Begin Listing
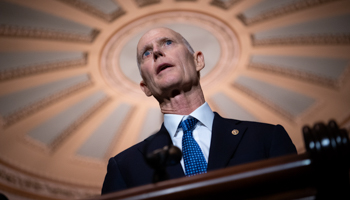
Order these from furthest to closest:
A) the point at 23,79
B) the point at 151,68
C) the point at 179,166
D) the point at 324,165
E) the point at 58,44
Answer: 1. the point at 23,79
2. the point at 58,44
3. the point at 151,68
4. the point at 179,166
5. the point at 324,165

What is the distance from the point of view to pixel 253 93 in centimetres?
719

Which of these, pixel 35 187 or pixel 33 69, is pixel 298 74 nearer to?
pixel 33 69

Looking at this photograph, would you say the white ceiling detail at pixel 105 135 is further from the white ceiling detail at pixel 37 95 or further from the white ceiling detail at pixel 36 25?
the white ceiling detail at pixel 36 25

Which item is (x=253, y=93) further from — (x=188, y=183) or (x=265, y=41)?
(x=188, y=183)

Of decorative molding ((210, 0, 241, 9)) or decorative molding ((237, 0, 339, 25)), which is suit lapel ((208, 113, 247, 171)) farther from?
decorative molding ((237, 0, 339, 25))

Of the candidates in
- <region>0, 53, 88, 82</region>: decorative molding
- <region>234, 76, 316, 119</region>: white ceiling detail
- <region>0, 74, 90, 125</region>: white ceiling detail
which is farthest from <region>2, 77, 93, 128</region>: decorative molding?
<region>234, 76, 316, 119</region>: white ceiling detail

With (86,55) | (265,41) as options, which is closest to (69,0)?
(86,55)

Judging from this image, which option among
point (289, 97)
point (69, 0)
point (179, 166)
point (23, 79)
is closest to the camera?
point (179, 166)

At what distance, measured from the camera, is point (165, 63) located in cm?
151

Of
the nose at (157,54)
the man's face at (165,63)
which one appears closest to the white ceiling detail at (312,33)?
the man's face at (165,63)

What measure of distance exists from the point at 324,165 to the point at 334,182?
53mm

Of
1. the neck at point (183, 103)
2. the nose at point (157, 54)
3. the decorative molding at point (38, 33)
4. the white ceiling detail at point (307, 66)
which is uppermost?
the decorative molding at point (38, 33)

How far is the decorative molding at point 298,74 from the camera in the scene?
21.7 feet

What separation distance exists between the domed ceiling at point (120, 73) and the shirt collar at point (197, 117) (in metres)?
4.46
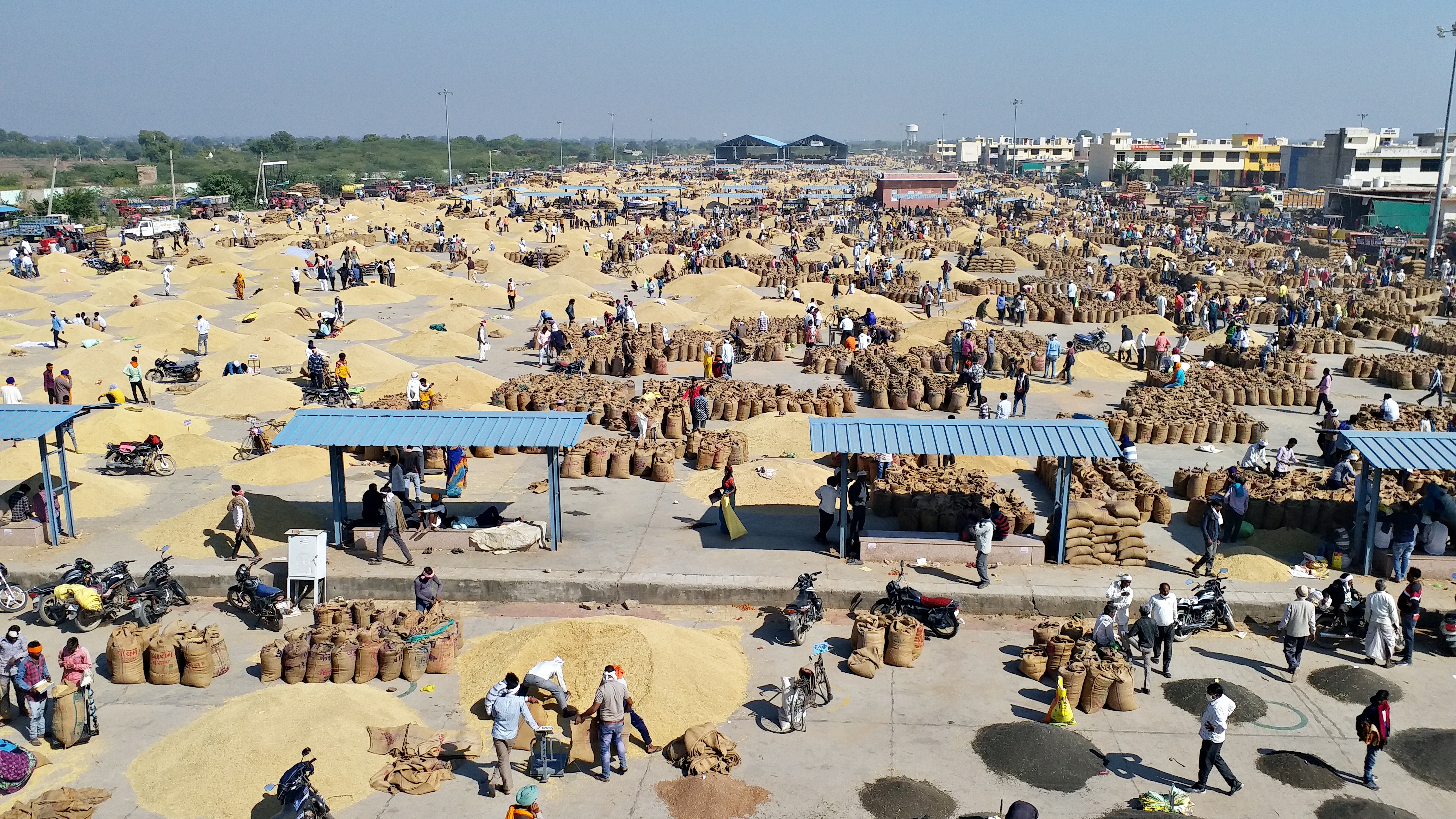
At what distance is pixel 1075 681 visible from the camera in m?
12.0

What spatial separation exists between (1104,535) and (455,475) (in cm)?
1028

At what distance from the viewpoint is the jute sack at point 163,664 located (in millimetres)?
Result: 12539

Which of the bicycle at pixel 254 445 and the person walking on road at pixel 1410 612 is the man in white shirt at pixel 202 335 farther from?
A: the person walking on road at pixel 1410 612

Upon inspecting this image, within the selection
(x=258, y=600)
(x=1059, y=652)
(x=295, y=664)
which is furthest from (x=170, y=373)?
(x=1059, y=652)

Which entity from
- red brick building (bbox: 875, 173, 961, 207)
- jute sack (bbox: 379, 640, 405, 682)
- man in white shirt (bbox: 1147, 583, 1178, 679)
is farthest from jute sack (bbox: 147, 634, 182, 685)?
red brick building (bbox: 875, 173, 961, 207)

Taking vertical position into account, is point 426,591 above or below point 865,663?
above

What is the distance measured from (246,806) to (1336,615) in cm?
1273

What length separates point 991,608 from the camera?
1475 cm

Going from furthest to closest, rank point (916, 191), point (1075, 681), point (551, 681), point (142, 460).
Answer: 1. point (916, 191)
2. point (142, 460)
3. point (1075, 681)
4. point (551, 681)

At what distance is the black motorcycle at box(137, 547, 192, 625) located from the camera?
14211 millimetres

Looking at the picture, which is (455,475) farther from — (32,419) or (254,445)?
(32,419)

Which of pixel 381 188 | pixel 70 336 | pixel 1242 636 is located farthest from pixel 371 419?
pixel 381 188

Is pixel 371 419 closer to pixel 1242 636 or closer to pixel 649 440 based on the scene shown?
pixel 649 440

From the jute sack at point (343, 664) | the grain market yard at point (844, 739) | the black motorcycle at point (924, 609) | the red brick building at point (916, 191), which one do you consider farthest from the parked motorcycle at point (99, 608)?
the red brick building at point (916, 191)
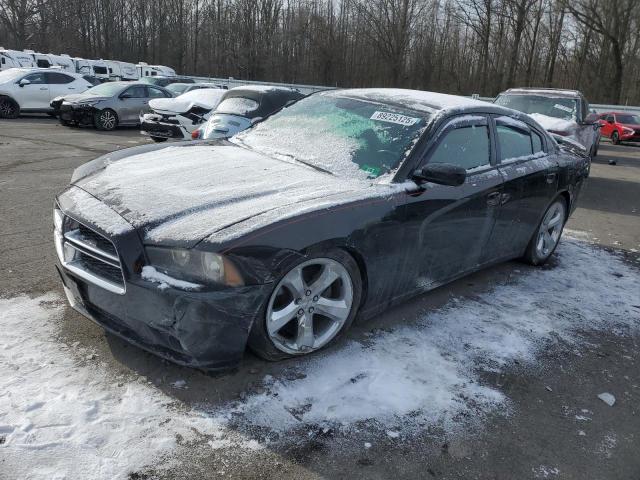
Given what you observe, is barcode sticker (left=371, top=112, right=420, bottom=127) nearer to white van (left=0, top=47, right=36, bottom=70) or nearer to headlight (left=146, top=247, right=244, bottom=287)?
headlight (left=146, top=247, right=244, bottom=287)

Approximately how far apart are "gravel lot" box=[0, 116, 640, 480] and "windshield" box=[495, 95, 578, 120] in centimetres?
736

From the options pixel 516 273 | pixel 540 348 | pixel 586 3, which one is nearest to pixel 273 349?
pixel 540 348

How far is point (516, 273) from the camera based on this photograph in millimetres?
5086

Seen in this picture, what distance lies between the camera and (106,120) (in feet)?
49.2

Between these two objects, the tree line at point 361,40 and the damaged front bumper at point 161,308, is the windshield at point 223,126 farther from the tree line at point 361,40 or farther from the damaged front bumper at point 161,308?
the tree line at point 361,40

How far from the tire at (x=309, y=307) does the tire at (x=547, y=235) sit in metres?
2.63

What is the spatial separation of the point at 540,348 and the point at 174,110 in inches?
400

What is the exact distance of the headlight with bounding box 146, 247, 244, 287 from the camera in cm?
256

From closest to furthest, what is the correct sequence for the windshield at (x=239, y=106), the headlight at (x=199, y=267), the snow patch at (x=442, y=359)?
the headlight at (x=199, y=267) → the snow patch at (x=442, y=359) → the windshield at (x=239, y=106)

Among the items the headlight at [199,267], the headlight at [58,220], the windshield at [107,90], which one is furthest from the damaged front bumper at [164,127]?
the headlight at [199,267]

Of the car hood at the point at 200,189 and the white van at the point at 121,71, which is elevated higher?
the white van at the point at 121,71

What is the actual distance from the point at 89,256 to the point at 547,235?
4.32 m

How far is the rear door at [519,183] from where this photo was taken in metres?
4.38

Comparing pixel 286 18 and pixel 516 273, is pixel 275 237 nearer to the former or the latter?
pixel 516 273
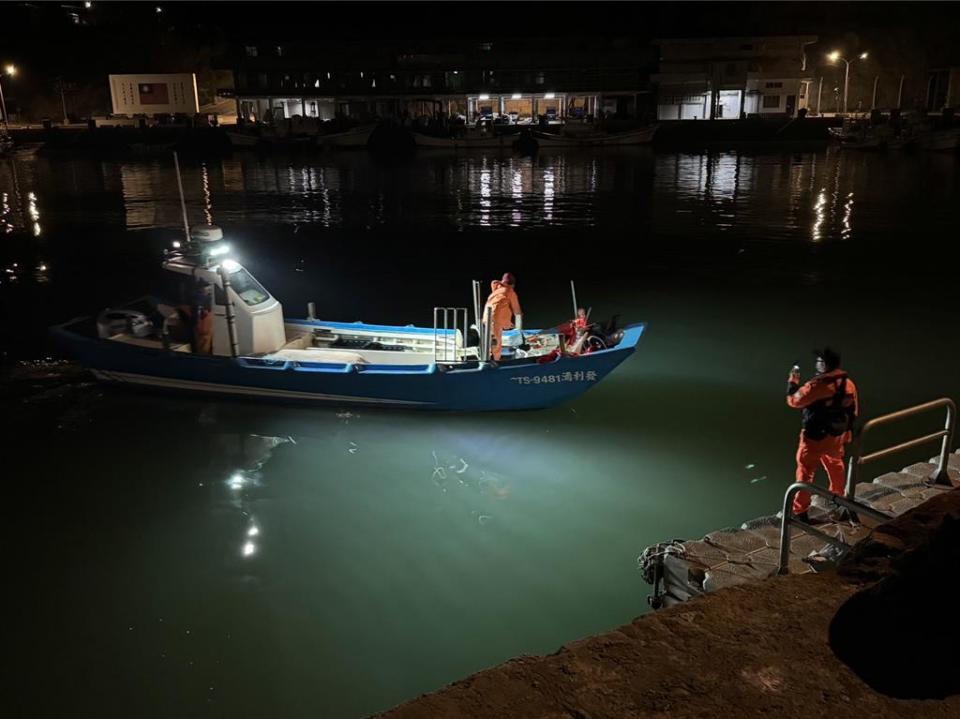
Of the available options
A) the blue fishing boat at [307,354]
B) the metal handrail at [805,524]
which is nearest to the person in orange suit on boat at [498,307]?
the blue fishing boat at [307,354]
End Listing
* [Exercise task]: Copy all of the entries above word for word, omitting the pictures.

* [Solution below]:
Order these from furthest to closest:
A) the point at 23,79
B) the point at 151,68
C) the point at 179,166
D) the point at 324,165
E) the point at 58,44
Answer: 1. the point at 23,79
2. the point at 58,44
3. the point at 151,68
4. the point at 179,166
5. the point at 324,165

What is the distance from the point of view to pixel 253 93 in centimetres?
719

Which of these, pixel 35 187 or pixel 33 69, is pixel 298 74 nearer to?
pixel 33 69

Looking at this photograph, would you say the white ceiling detail at pixel 105 135 is further from the white ceiling detail at pixel 37 95 or further from the white ceiling detail at pixel 36 25?
the white ceiling detail at pixel 36 25

Which item is (x=253, y=93) further from — (x=188, y=183) or (x=265, y=41)?
(x=188, y=183)

Of decorative molding ((210, 0, 241, 9)) or decorative molding ((237, 0, 339, 25)), which is suit lapel ((208, 113, 247, 171)) farther from?
decorative molding ((237, 0, 339, 25))

Of the candidates in
- <region>0, 53, 88, 82</region>: decorative molding
- <region>234, 76, 316, 119</region>: white ceiling detail
- <region>0, 74, 90, 125</region>: white ceiling detail
which is farthest from <region>2, 77, 93, 128</region>: decorative molding?
<region>234, 76, 316, 119</region>: white ceiling detail

With (86,55) | (265,41) as options, which is closest to (69,0)?
(86,55)

Judging from this image, which option among
point (289, 97)
point (69, 0)
point (179, 166)
point (23, 79)
is closest to the camera?
point (179, 166)

At what distance, measured from the camera, is point (165, 63) located in cm?
151

Of
the nose at (157,54)
the man's face at (165,63)
which one appears closest to the white ceiling detail at (312,33)?
the man's face at (165,63)

What measure of distance exists from the point at 324,165 to the point at 334,182?
53mm

Of
1. the neck at point (183, 103)
2. the nose at point (157, 54)
3. the decorative molding at point (38, 33)
4. the white ceiling detail at point (307, 66)
which is uppermost?
the decorative molding at point (38, 33)

How far is the decorative molding at point 298,74 from the camera in the scene?
21.7 feet

What separation distance exists between the domed ceiling at point (120, 73) and the shirt collar at point (197, 117) (in metres)?
4.46
At what distance is pixel 1075 681 visible from the camera in m?
12.0

What spatial separation exists between (1104,535) and (455,475) (in cm)?
1028

At what distance from the viewpoint is the jute sack at point 163,664 located (in millimetres)?
Result: 12539

Which of the bicycle at pixel 254 445 and the person walking on road at pixel 1410 612 is the man in white shirt at pixel 202 335 farther from?
A: the person walking on road at pixel 1410 612

Upon inspecting this image, within the selection
(x=258, y=600)
(x=1059, y=652)
(x=295, y=664)
which is furthest from (x=170, y=373)?
(x=1059, y=652)

Which entity from
- red brick building (bbox: 875, 173, 961, 207)
- jute sack (bbox: 379, 640, 405, 682)
- man in white shirt (bbox: 1147, 583, 1178, 679)
is farthest from jute sack (bbox: 147, 634, 182, 685)?
red brick building (bbox: 875, 173, 961, 207)

Taking vertical position into account, is point 426,591 above or below point 865,663?
above

What is the distance measured from (246,806) to (1336,615) in cm?
1273

What length separates point 991,608 from the camera?
1475 cm

Going from furthest to closest, rank point (916, 191), point (1075, 681), point (551, 681), point (142, 460).
Answer: 1. point (916, 191)
2. point (142, 460)
3. point (1075, 681)
4. point (551, 681)

At what distance is the black motorcycle at box(137, 547, 192, 625) located from the camera?
14211 millimetres

Looking at the picture, which is (455,475) farther from — (32,419) or (254,445)?
(32,419)

Which of pixel 381 188 | pixel 70 336 | pixel 1242 636 is located farthest from pixel 371 419?
pixel 381 188

Is pixel 371 419 closer to pixel 1242 636 or closer to pixel 649 440 based on the scene shown?
pixel 649 440

From the jute sack at point (343, 664) | the grain market yard at point (844, 739) | the black motorcycle at point (924, 609) | the red brick building at point (916, 191), which one do you consider farthest from the parked motorcycle at point (99, 608)?
the red brick building at point (916, 191)
Given what you observe, is barcode sticker (left=371, top=112, right=420, bottom=127) nearer to white van (left=0, top=47, right=36, bottom=70) or nearer to headlight (left=146, top=247, right=244, bottom=287)?
headlight (left=146, top=247, right=244, bottom=287)

Approximately how far apart are "gravel lot" box=[0, 116, 640, 480] and "windshield" box=[495, 95, 578, 120] in centimetres?
736

From the options pixel 516 273 | pixel 540 348 | pixel 586 3, which one is nearest to pixel 273 349?
pixel 540 348

How far is point (516, 273) from the camera based on this photograph in millimetres?
5086

Seen in this picture, what distance lies between the camera and (106,120) (in feet)?
49.2

Between these two objects, the tree line at point 361,40 and the damaged front bumper at point 161,308, is the windshield at point 223,126 farther from the tree line at point 361,40 or farther from the damaged front bumper at point 161,308?
the tree line at point 361,40

How far from the tire at (x=309, y=307) does the tire at (x=547, y=235) sit in metres?
2.63

What is the spatial separation of the point at 540,348 and the point at 174,110 in inches?
400

What is the exact distance of the headlight with bounding box 146, 247, 244, 287 from the camera in cm?
256

From closest to furthest, what is the correct sequence for the windshield at (x=239, y=106), the headlight at (x=199, y=267), the snow patch at (x=442, y=359)?
the headlight at (x=199, y=267) → the snow patch at (x=442, y=359) → the windshield at (x=239, y=106)

Among the items the headlight at [199,267], the headlight at [58,220], the windshield at [107,90], which one is furthest from the damaged front bumper at [164,127]?
the headlight at [199,267]

Of the car hood at the point at 200,189 and the white van at the point at 121,71, which is elevated higher?
the white van at the point at 121,71

What is the actual distance from the point at 89,256 to the point at 547,235?
4.32 m

How far is the rear door at [519,183] from where this photo was taken in metres?
4.38

Comparing pixel 286 18 and pixel 516 273, is pixel 275 237 nearer to the former or the latter?
pixel 516 273
Of the available options
A) the blue fishing boat at [307,354]
B) the metal handrail at [805,524]
which is nearest to the person in orange suit on boat at [498,307]?
the blue fishing boat at [307,354]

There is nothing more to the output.